What also struck me was that in difficult times, Evelyn never turns to her family for succour, not her mother or father. She might as well be in boarding school in some respects. He parents are there to provide direction, walks and Sunday tea, which Liz gets to take for granted, and, although mention is made, after the reconciliation, of Liz avoiding them when she returns to Evelyn's attic after many months, I was surprised that they didn't ask Evelyn about the obvious break and that that wasn't recorded. It would have put in a spoke in the wheel of treating the theme of friendship and Evelyn learning to stand up for herself, yet I found it weird, and a glaring thing the more I thought about it. I can't believe that it was a cultural thing for the time for parents to be so hands off. (The parents in the Farm School seemed to be more hands on and they were running a farm and a school and had a whole brood).

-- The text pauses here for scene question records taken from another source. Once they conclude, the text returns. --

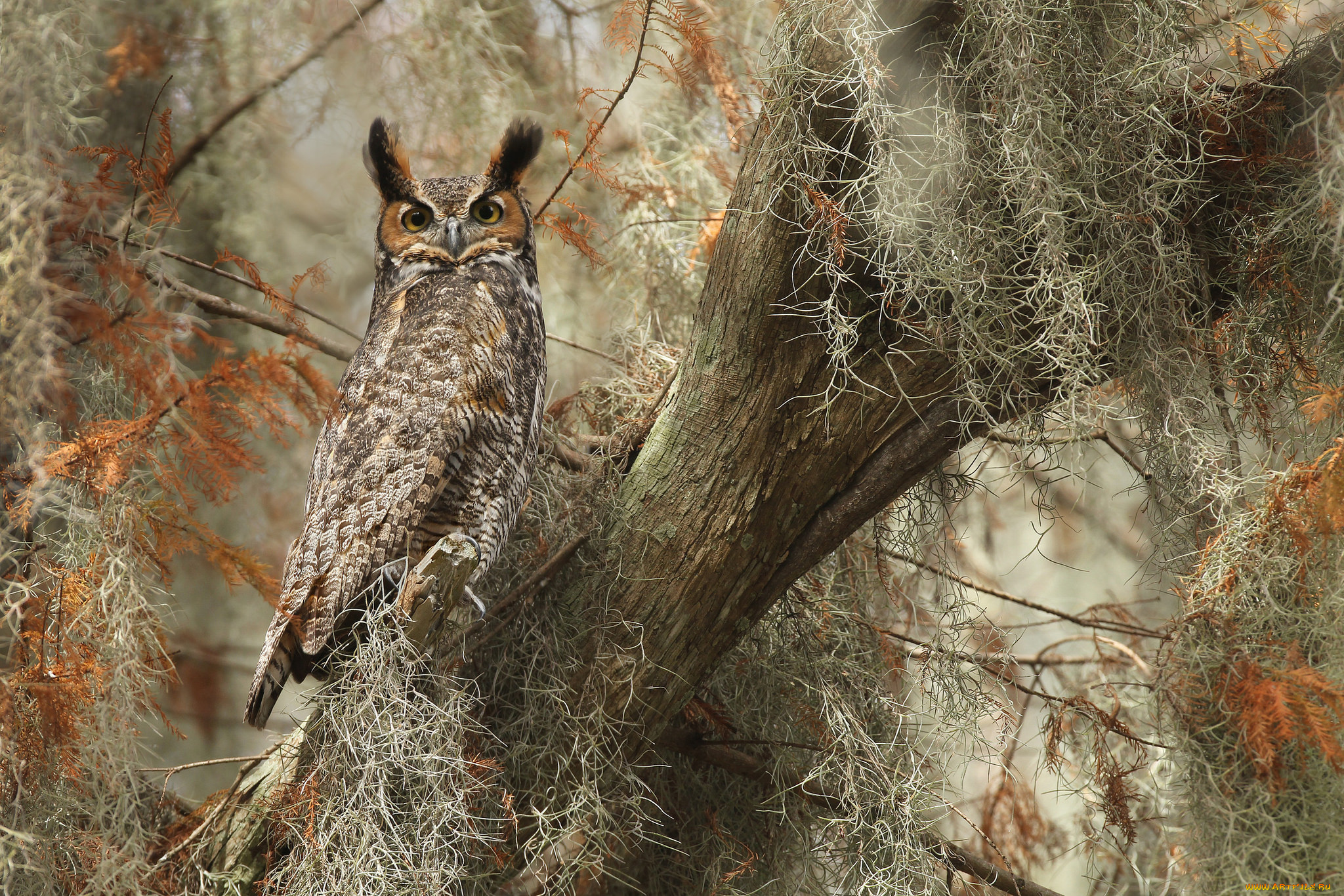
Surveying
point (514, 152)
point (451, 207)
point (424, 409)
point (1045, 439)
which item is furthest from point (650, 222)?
point (1045, 439)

Of course, there are distinct to day school things going on, but the role of prefects and the rules they enforce, hierarchies in school status and forms is much the same as in boarding school stories. Perhaps the relationship with mistresses is different, although Elder makes the point that friendships are rare - Evelyn's relationship with the science mistress Miss Yeo (the Gypsy - nearly every teacher gets a nickname, and so did the E's classmates, but not them, for they were the centre of the class, naturellement) wouldn't have developed in a boarding school.

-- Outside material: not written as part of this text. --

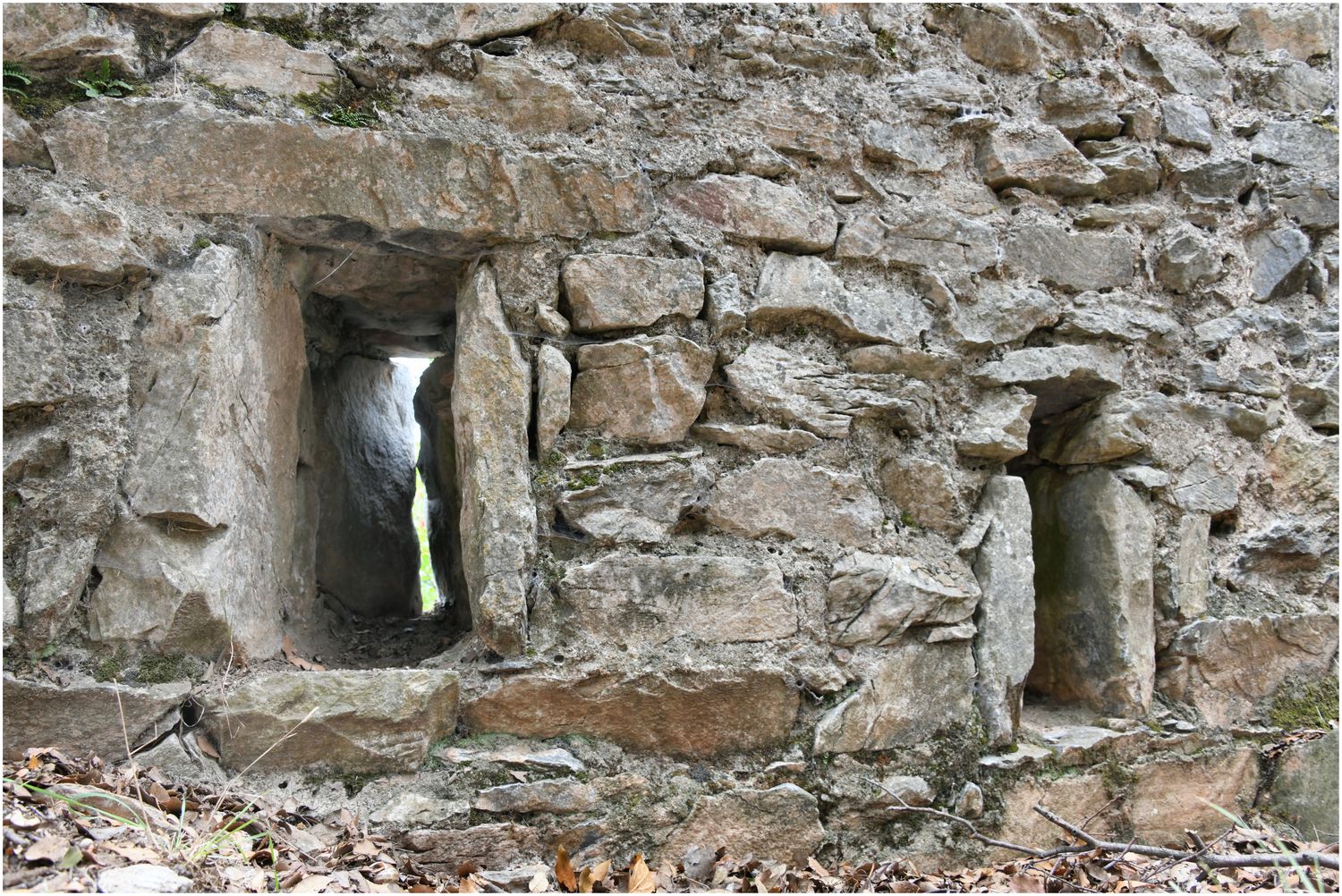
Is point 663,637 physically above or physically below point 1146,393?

At first the style seemed a little too simplistic, sentences were short and to the point, but either I got used to the style or, well, it seemed to me as if things did get more complicated, and I rather suspect Elder was conveying the increasing complexity of Evelyn's thought processes and awareness of life. Anyhow, I'd certainly recommend getting a hold of this reprint and reading this (and The Farm School trilogy, which I now want to reread).